Ta Phrom is the temple made famous by Hollywood. Despite Hollywood’s introduction of this temple, the structure had characteristics that made it worthy and unique without screenplays. Ta Phrom has not been changed since its discovery. Every stone and fallen pillar has never moved or been replaced. And, I can’t forget the best part about this temple, the Sprung Tree. This tall tree has, like an octopus, taken over the temple. The roots drape over the ruins with elegance that only time allows and when you think the tree is done around the corner is another part of its root or trunk. How old the tree is, I have no idea.

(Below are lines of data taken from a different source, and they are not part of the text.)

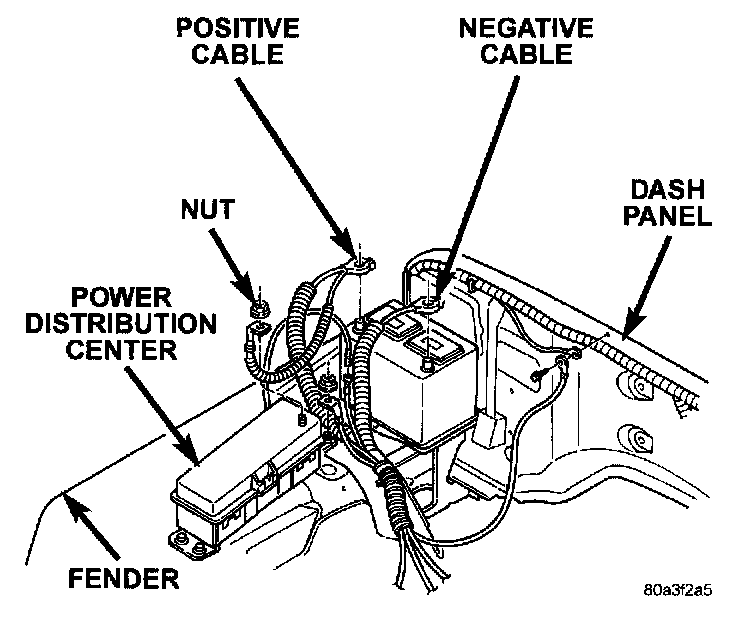 POSITIVE CABLE

NEGATIVE CABLE

NUT

DASH PANEL

POWER DISTRIBUTION CENTER

FENDER

80a3f2a5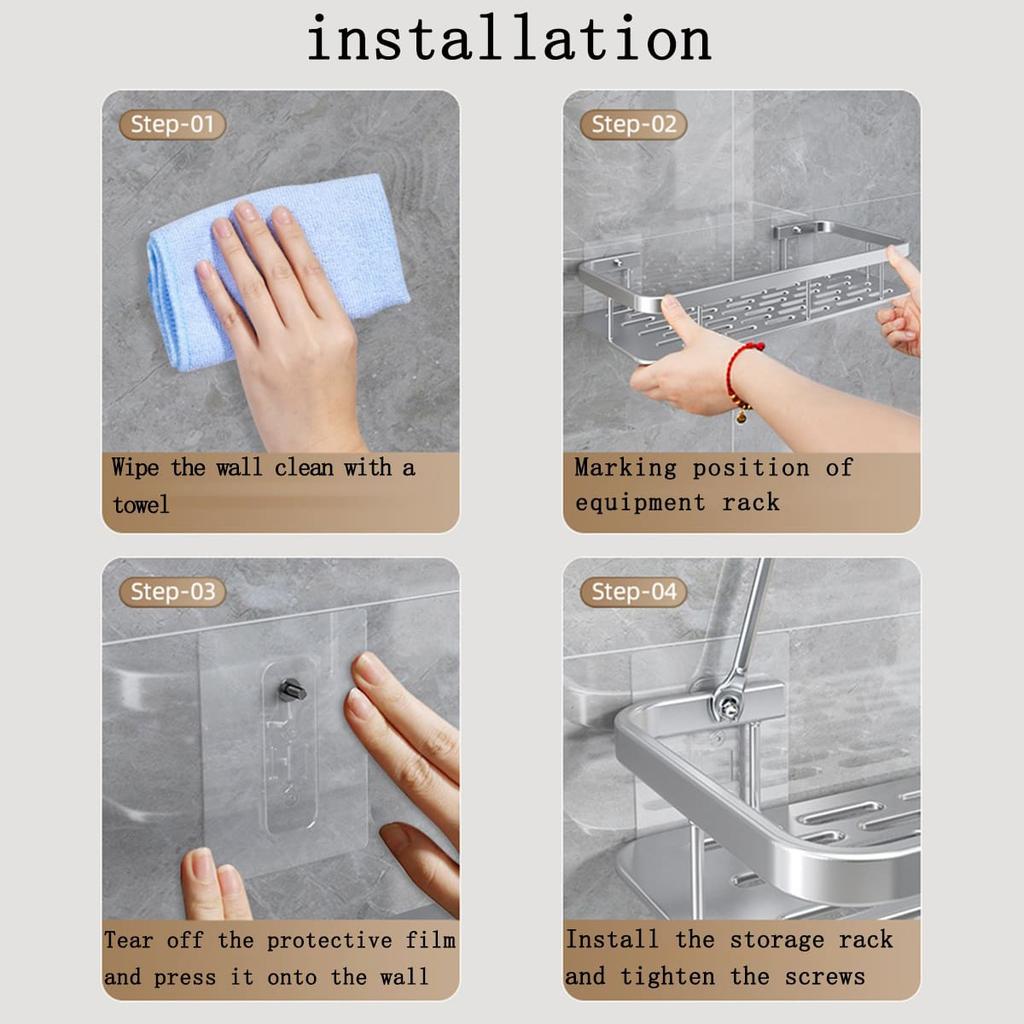 installation

Step-01

Wipe the wall clean with a towel

Step-02

Marking position of equipment rack

Step-03

Tear off the protective film and press it onto the wall

Step-04

Install the storage rack and tighten the screws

For dinner, since we had such an unordinary dining experience the night before at the local restaurant, everyone agreed to eat at Viva, the Mexican restaurant. I have to say, it was a nice treat to eat an enchilada along with some chips, salsa, and guacamole. With stomachs full, the lights of the Night Market drew us in like moths. Don't worry though, we didn't thrash around in confusion like moths do (or did we?). The market was more enjoyable than the daytime market because music was playing, street food was cooking and sellers were far less aggressive. Well, minus the only lady seller who basically was putting pants on us to try and buy. With no money in my pockets and time proceeding to pass, I agreed to return with the rest of my group. Soon my eyes were closed and I found myself significantly fatigued from the day's excitement.